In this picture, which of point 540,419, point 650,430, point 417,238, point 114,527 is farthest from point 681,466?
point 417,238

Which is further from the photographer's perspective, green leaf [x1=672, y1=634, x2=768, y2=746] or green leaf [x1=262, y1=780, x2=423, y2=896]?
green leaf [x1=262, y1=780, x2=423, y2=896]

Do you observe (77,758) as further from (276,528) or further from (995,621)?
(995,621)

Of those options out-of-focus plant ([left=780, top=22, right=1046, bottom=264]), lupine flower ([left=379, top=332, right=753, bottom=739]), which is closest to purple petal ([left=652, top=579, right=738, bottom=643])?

========================================================================

◆ Required work: Format every line of the items above as a numbered list, leaving out the blank lines.

◆ Problem solution:
1. In this picture, which of point 540,419, point 650,430, point 417,238, point 114,527 is farthest from point 681,466?
2. point 417,238
3. Which is further from the photographer's perspective, green leaf [x1=672, y1=634, x2=768, y2=746] or green leaf [x1=262, y1=780, x2=423, y2=896]?
4. green leaf [x1=262, y1=780, x2=423, y2=896]
5. Do you observe (77,758) as further from (276,528) or further from (995,621)?
6. (995,621)
7. Of those options out-of-focus plant ([left=780, top=22, right=1046, bottom=264]), lupine flower ([left=379, top=332, right=753, bottom=739]), which is closest to purple petal ([left=652, top=579, right=738, bottom=643])?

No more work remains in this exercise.